This exhibition – with its associated workshops, talks and events – explores how geometry is used by artists and astronomers, bio-chemists, engineers, surgeons, architects, physicists and mathematicians – among many others – as a means to understand, explain and order the world around us. It draws parallels between the artist’s studio, the laboratory and the study as equivalent places for thinking, imagining and creating.
Geometry takes us from an understanding of specific places to grappling with multi-dimensional spaces beyond our immediate experience. The word itself means to measure the earth. For Plato and Euclid, geometry was solid, fundamental and even sacred. Today geometry operates with uncertainties, fluid boundaries and variable parameters – addressing questions that, phrased slightly differently, artists have also concerned themselves with for centuries.

[Data records]
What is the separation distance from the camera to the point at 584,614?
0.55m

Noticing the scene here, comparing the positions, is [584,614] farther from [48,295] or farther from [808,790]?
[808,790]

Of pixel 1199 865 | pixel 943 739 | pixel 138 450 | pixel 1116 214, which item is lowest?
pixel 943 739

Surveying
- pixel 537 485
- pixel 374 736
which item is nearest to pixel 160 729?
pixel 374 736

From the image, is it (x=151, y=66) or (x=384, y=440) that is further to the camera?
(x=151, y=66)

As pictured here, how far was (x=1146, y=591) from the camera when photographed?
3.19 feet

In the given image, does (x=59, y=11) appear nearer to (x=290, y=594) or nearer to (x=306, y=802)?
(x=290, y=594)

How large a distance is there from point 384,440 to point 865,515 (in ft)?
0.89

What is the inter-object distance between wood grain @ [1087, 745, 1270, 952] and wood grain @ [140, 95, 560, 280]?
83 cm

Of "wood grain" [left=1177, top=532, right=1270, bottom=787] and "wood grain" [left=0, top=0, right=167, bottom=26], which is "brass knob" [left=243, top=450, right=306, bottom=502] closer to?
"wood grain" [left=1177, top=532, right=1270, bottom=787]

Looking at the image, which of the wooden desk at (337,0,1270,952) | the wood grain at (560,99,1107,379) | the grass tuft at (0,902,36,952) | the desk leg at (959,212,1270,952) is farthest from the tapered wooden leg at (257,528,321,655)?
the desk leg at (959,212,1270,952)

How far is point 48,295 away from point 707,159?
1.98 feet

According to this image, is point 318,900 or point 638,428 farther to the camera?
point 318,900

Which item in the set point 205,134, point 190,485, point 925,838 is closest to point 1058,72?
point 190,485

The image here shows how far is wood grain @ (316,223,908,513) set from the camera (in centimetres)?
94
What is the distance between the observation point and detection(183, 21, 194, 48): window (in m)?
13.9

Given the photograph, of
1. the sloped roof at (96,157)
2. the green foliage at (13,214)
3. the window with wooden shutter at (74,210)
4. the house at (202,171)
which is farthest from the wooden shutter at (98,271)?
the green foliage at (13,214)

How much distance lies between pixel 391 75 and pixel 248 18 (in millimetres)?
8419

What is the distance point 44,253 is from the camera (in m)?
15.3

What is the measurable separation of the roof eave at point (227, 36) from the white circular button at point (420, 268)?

--

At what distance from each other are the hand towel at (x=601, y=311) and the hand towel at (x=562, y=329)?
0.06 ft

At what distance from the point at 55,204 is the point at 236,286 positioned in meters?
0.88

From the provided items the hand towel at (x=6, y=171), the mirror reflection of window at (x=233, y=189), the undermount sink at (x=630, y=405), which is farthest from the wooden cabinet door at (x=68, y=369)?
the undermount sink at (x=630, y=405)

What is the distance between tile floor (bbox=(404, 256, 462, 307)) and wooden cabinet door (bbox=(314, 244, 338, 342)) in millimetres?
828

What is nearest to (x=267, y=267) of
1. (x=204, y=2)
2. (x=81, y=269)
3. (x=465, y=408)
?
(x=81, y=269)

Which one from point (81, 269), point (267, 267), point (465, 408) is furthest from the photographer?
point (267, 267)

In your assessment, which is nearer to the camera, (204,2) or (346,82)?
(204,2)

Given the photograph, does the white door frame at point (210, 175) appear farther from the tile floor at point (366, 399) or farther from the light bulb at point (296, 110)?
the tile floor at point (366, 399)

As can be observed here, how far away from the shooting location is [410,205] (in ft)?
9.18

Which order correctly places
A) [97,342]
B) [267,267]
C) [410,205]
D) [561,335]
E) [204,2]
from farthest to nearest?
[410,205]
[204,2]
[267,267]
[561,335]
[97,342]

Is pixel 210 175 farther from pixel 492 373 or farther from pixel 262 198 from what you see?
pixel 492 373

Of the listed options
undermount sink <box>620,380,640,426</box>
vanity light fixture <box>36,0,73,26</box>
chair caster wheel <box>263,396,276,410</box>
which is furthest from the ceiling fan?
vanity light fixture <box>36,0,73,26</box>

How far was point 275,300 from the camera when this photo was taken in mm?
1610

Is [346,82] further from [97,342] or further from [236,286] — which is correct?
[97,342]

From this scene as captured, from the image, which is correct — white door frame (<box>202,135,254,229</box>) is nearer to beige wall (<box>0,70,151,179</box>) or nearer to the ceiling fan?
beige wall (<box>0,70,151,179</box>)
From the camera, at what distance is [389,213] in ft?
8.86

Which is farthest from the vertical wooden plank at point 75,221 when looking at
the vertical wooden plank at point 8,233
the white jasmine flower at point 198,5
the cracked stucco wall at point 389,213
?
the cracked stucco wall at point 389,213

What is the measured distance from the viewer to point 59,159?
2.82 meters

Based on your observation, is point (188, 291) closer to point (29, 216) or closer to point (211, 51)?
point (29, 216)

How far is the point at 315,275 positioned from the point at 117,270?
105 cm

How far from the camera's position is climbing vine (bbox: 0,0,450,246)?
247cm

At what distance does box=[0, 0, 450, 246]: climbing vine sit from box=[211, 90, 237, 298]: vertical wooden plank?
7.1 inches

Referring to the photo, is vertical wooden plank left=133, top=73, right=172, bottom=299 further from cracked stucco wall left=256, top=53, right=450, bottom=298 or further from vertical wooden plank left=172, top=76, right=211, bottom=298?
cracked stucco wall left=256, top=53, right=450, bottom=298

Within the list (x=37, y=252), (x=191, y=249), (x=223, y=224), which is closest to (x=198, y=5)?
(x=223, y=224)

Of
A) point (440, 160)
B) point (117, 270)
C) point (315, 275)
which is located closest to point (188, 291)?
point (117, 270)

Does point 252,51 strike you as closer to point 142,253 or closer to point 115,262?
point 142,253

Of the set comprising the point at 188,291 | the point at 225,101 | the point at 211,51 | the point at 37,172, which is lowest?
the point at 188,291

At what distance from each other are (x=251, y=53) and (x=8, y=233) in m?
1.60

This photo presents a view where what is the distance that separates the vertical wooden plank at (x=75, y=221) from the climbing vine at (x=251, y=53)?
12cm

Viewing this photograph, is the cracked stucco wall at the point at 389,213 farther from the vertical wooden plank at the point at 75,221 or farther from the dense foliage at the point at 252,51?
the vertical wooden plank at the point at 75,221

--

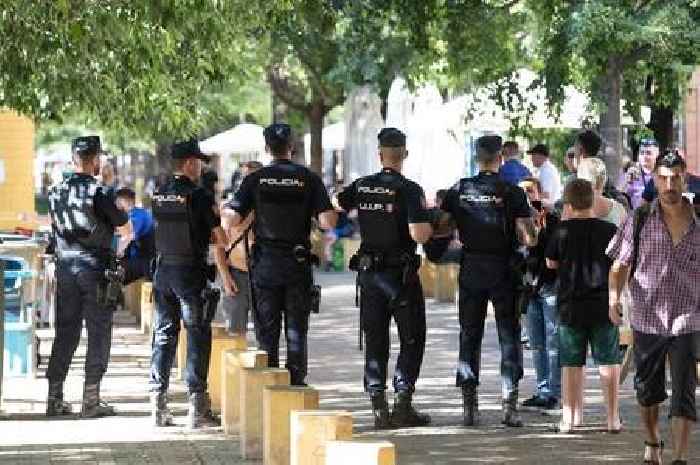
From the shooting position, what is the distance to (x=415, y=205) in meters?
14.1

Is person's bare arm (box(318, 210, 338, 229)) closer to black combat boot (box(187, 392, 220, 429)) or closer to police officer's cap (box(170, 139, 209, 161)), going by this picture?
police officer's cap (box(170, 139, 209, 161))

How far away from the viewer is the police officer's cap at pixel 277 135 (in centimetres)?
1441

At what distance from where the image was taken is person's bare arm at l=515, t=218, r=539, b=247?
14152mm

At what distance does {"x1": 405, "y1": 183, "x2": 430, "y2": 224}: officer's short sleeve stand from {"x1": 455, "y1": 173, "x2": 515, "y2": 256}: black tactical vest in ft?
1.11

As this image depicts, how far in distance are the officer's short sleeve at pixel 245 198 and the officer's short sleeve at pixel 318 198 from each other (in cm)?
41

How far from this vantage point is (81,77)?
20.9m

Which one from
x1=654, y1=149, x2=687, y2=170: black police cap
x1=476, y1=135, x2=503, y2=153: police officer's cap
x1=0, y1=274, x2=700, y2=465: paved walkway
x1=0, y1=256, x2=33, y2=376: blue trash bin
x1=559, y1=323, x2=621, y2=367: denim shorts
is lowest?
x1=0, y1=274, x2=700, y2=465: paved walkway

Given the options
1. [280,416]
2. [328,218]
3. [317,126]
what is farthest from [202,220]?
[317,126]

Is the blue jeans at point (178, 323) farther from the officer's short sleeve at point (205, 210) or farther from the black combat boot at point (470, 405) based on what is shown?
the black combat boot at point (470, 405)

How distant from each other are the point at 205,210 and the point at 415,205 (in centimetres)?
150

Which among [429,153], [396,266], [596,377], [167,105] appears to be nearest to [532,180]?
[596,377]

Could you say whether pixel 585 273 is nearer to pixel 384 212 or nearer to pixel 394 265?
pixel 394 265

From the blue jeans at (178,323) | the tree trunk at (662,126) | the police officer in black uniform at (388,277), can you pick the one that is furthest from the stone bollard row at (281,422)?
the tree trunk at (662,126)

# YOUR TASKS:
1/ Answer these questions using the exhibition text:
(a) What does the word "geometry" mean?
(b) Which three places does the exhibition treat as equivalent for thinking, imagining and creating?
(c) For whom was geometry solid, fundamental and even sacred?
2/ Does each statement agree with the exhibition text? Answer yes or no, and quote the words from the text that decide it.
(a) The exhibition comes with workshops, talks and events.
(b) Today geometry works only with fixed boundaries.
(c) Geometry leads from specific places to spaces beyond our immediate experience.
3/ Resume the exhibition text after its last sentence.
The data records are separate from the exhibition text.

# YOUR RESPONSES:
1/
(a) To measure the earth.
(b) The artist's studio, the laboratory and the study.
(c) Plato and Euclid.

2/
(a) Yes: "with its associated workshops, talks and events"
(b) No: "Today geometry operates with uncertainties, fluid boundaries and variable parameters"
(c) Yes: "Geometry takes us from an understanding of specific places to grappling with multi-dimensional spaces beyond our immediate experience."

3/
Over sixty contributors include artists Richard Deacon, Felix Gonzales-Torres, Robert Morris, David Nash, Keith Tyson and Conrad Shawcross. The exhibition also features Sir Christopher Wren’s dividers, virus-structure models produced by the Nobel winning biophysicist Professor Sir Aaron Klug, the conic ellipses of astronomer Robin Catchpole, and Professor Sir Roger Penrose’s geometrical explorations of the mathematical foundations of the universe.
Curated by Barry Phipps, Kettle’s Yard’s first Interdisciplinary Fellow, this exhibition is a follow-up to the highly successful ‘Lines of Enquiry’.
The exhibition is supported by The Henry Moore Foundation.